Превозмогая пронизывающий холод встаю и подхожу к машине. Дёргаю ручку двери внедорожника и... о чудо! Она открылась.  

Запрыгиваю в машину и начинаю сигналить.  

 

Дверь дома отворяется, но Зумруд не появляется. Выхожу из машины и иду в дом.  

Всё ещё играет музыка. Я вхожу в гостиную и громко произношу:  

– Я должен тебе признаться. Очень долгое время я пытаюсь писать киносценарии. Это уже для меня больше чем хобби, и я надеюсь... из этого дела выйдет что-то толковое.  

Зумруд оборачивается. По её щёкам стекла тушь. Она плачет.  

Музыка доносится из соседней комнаты.  

Она стоит рядом и я слышу как она говорит:  

– Мы издевались над ней. Я заставляла её есть с моих туфель землю и снимала это на видео. Однажды, после уроков я выдавила на её лицо пасту из ручки и в таком виде она пошла домой. А дома всем было насрать на неё, и я оставалась безнаказанной до до самого выпускного. Мы заставляли её писать за нас конспекты, а ей под угрозой запрещали делать свои работы. Однажды она плевала на нас и выполнила на пятёрку домашнюю работу. Тогда, я лично распотрошила её портфель, вырвала из тетрадок и учебников листки и позже отправила сообщение СМС со словами: "Ну, что сука, теперь ты мне веришь?!". Ты ведь помнишь, что наши портфели оставались в кабинетах пока шла перемена. Руфина никогда не оставляла. Из-за нас. Но, тогда, в единственный раз её портфель был в классе, за её партой как и портфели других учеников.  

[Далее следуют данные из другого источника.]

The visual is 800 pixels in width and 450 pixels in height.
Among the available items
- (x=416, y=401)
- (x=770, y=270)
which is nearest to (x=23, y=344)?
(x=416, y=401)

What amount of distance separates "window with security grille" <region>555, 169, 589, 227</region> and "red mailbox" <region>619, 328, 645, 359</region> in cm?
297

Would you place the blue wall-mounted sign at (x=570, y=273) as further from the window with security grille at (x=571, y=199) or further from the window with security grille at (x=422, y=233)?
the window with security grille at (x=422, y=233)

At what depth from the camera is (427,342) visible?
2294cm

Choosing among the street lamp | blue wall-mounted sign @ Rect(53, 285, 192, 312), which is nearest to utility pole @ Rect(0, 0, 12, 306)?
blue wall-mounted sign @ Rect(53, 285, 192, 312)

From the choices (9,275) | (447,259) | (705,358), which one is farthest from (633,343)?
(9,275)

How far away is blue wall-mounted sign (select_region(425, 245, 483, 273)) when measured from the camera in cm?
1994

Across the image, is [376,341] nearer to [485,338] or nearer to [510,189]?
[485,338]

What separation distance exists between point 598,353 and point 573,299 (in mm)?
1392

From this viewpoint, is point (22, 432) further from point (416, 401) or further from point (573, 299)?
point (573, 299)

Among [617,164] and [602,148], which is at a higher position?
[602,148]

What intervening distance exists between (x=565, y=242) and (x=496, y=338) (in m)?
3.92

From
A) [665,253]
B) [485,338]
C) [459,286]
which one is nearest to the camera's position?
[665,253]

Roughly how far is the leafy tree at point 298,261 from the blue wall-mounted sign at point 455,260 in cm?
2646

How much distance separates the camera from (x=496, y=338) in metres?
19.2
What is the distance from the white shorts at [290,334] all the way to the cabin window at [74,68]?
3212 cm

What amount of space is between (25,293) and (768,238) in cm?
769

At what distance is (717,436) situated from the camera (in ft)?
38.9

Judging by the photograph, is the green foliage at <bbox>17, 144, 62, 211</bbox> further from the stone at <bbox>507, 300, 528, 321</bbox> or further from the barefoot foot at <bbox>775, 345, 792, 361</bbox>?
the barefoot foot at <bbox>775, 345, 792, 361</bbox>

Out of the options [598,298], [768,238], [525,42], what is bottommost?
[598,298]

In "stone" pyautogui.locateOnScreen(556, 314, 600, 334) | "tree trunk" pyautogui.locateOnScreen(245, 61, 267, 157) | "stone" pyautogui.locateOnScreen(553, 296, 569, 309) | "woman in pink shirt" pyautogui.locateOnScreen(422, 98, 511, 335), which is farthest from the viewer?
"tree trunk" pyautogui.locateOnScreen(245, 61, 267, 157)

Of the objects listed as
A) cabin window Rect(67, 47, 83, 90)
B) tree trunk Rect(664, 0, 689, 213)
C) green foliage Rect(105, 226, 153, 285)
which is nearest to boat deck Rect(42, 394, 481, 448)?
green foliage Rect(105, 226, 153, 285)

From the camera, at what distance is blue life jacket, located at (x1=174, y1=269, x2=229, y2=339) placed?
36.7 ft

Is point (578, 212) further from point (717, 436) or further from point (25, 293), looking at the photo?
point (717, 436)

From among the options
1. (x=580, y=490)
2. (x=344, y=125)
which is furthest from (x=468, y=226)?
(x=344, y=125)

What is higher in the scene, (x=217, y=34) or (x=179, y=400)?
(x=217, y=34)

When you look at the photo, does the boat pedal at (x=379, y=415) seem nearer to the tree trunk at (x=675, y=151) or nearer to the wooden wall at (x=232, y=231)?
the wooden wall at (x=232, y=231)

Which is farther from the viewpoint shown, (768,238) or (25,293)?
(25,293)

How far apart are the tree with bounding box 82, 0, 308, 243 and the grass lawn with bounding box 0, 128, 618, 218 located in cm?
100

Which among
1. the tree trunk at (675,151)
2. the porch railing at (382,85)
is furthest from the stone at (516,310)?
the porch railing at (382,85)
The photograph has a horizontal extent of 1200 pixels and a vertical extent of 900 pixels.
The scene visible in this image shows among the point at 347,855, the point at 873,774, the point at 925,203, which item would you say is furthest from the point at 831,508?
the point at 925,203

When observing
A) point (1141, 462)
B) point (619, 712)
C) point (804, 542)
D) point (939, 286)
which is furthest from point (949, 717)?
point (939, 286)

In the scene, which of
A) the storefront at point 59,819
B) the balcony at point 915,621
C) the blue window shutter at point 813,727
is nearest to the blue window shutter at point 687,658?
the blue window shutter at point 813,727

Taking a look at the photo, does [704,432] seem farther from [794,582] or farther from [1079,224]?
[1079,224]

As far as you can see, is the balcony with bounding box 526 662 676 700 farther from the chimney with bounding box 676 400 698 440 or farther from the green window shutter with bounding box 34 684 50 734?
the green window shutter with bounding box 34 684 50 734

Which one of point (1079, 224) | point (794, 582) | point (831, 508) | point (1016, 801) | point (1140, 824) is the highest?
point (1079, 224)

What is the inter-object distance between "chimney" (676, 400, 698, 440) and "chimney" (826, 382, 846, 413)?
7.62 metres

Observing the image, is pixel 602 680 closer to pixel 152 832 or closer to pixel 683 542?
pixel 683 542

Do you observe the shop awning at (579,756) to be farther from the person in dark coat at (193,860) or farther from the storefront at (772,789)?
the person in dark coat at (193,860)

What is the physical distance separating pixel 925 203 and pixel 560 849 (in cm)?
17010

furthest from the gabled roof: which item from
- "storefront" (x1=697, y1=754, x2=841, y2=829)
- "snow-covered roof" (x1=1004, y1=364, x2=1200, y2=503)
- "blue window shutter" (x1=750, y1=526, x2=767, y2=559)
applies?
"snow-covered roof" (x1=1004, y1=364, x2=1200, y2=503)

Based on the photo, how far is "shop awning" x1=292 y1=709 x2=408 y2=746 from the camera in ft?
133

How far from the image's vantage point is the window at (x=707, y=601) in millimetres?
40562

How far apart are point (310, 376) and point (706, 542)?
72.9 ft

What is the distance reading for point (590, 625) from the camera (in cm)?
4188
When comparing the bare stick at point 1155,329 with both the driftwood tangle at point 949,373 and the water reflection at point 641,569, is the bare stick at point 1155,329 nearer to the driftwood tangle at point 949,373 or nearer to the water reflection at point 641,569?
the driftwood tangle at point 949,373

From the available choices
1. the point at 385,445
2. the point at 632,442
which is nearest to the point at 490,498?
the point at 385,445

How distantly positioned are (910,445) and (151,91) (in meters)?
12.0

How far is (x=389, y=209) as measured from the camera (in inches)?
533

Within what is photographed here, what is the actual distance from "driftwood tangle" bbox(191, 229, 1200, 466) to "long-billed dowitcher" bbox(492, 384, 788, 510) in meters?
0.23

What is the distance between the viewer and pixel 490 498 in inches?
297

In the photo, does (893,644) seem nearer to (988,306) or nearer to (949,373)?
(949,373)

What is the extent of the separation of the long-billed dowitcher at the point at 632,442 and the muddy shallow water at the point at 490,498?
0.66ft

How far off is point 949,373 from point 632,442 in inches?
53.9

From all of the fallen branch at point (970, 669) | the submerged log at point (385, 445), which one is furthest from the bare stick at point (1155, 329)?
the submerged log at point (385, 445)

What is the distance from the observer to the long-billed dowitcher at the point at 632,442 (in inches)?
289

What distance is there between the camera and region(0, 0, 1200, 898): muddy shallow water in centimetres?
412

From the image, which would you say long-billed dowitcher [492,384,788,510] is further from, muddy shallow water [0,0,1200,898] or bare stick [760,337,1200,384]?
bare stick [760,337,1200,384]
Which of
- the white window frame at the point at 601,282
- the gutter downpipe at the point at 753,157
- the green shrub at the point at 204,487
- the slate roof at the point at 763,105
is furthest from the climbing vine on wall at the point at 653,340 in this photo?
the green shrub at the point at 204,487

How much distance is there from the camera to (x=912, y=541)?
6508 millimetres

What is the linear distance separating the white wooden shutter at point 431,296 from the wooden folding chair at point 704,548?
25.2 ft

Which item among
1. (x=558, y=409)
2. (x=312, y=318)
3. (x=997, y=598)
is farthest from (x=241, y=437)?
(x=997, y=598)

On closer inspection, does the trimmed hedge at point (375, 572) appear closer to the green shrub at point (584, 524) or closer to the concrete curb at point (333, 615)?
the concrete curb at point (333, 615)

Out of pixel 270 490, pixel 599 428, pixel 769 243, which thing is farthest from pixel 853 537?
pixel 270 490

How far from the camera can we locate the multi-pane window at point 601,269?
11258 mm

Я кладу левую руку на её плечо. Другой рукой беру бокал со стола.  

Рядом с бутылкой сейчас другая книга – "Искусство создания тульпы", под тем же авторством, что и прежняя.  

Делаю глоток.  

Что-то знакомое улавливает слух в доносящихся из открытой двери мотивах.  

Музыка неопределённой направленности, близкая к какому-то агрессивному и между тем депрессивному стилю с доминирующими гитарными рифами с примесью холодной мрачноватой электроники. Это была группа Vortigaunts. Кто-то, кто разбирается в музыкальных стилях скажет лучше к какому стилю относится эта музыка, но, для меня это весточка из прошлого, из времён магнитофонных кассет. С этой музыкой связана часть подросткового времени. Как и тогда, моё знание английского, позволяет только понять отдельные слова из песни. В данной композиции, по-моему, речь идёт о неком докторе, который пришёл освободить от рабства. Возможно, что под рабством имеется в виду наркозависимость или сильное психическое расстройство, иначе как понять, что спасителем является доктор.  

– Она покончила с собой не из-за этого, – говорю, – если бы все школьные аутсайдеры после окончания школы совершали суицид, улицы городов тонули бы в трупах.  

Мой бокал, удивительным образом, оказывается в её руке. Она допивает моё вино и возвращает бокал на стол.  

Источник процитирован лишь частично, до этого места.